USING THE INFORMATION >>
**A.** In the Rock of the Month text, which member of the Ranford Formation does the rock come from?
**B.** Carry the Rock of the Month text forward, starting after its last sentence.

*** Opening of STUDY TEXT ***

"Rock of the Month # 263, posted for May 2023" ---

Regional setting:

The rock is late Proterozoic (early Ediacaran) in age, and was discovered and described by Blatchford in 1924. It is from the Johnny Cake member of the Ranford Formation. The rock is found in a belt of localities that trends SW-NE, south of the town of Kununurra, a region where Lake Argyle drains north via the Ord River into the Cambridge Gulf. These rocks occur as discontinuous lenses in a thin unit extending tens of kilometres, around Lake Argyle and a few km eastwards into the adjacent Northern Territory.

*** Close of STUDY TEXT ***
*** Opening of INFORMATION SUPPLIED ***

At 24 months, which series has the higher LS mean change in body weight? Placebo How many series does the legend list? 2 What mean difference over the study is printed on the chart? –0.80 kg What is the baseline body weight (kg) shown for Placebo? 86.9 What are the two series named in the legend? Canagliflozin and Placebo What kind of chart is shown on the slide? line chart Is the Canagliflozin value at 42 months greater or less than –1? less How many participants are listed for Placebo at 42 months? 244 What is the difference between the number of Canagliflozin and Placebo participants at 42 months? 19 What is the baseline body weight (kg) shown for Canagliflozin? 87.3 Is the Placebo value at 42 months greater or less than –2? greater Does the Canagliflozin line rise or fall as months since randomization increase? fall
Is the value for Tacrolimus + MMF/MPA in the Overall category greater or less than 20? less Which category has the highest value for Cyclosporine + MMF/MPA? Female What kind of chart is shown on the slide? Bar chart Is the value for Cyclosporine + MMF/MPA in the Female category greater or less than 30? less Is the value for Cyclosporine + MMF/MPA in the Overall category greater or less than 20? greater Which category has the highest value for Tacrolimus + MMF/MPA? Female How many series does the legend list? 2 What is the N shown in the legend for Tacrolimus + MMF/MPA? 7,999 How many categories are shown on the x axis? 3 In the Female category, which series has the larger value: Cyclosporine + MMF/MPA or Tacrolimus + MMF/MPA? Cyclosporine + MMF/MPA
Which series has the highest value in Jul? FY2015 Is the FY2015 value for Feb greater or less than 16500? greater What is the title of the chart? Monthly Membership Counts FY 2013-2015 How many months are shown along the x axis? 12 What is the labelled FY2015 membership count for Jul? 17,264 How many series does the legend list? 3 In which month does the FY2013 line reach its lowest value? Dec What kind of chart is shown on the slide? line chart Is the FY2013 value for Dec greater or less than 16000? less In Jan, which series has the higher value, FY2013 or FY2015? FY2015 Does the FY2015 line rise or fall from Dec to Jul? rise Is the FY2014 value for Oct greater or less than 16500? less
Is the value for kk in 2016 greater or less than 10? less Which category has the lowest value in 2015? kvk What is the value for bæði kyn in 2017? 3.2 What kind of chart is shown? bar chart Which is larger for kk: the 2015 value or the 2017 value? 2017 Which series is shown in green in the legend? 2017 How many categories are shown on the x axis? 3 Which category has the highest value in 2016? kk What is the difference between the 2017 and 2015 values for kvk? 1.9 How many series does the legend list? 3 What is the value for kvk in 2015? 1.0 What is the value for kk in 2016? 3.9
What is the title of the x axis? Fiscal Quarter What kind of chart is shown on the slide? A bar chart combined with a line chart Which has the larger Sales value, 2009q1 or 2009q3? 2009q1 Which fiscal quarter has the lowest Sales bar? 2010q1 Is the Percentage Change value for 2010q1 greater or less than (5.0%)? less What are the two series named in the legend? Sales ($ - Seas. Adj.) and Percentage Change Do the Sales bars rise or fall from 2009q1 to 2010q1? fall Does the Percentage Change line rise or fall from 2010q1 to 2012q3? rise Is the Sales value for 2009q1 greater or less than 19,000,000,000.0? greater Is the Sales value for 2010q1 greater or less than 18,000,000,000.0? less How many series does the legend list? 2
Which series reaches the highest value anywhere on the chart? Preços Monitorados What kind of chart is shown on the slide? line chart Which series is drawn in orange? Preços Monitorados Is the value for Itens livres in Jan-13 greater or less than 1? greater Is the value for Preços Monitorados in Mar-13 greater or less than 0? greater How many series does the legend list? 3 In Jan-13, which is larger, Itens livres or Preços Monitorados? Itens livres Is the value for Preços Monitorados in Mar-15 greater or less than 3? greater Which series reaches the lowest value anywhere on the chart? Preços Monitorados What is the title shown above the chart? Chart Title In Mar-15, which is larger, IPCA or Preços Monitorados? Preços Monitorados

*** Close of INFORMATION SUPPLIED ***

OUTPUTS BY TASK >>
**A.** The Johnny Cake member.

**B.**
This region of the East Kimberleys is in the far northeast of W.Australia, south of the Timor Sea (Eddison and Loan, 2001). The Kimberley basin is the westernmost of a series of Proterozoic sedimentary basins across northern Australia. Its margins are defined by the King Leopold mobile zone to the south and the Halls Creek mobile zone to the east (Plumb, 1990). The wider region has diverse mineral deposits, such as the Argyle diamond mine, the Sally Malay nickel deposit, the Brockman REE (rare earth element) deposit, lead-zinc-silver and gold-silver occurrences, and the Panton sill, with its resources of PGE (platinum group elements). However, this is all peripheral to,and older than, our immediate focus, the zebra rock outcrops. Important as the metal resources are, a small mine processing a small tonnage of prized collection or lapidary grade mineral specimens likely makes a lot more money per tonne of raw material (ore) moved, which can be attractive for small, even family-scale operations. According to MINDAT, this rock was quarried for lapidary purposes at three sites, as of 2013, and other occurrences have been worked in the past.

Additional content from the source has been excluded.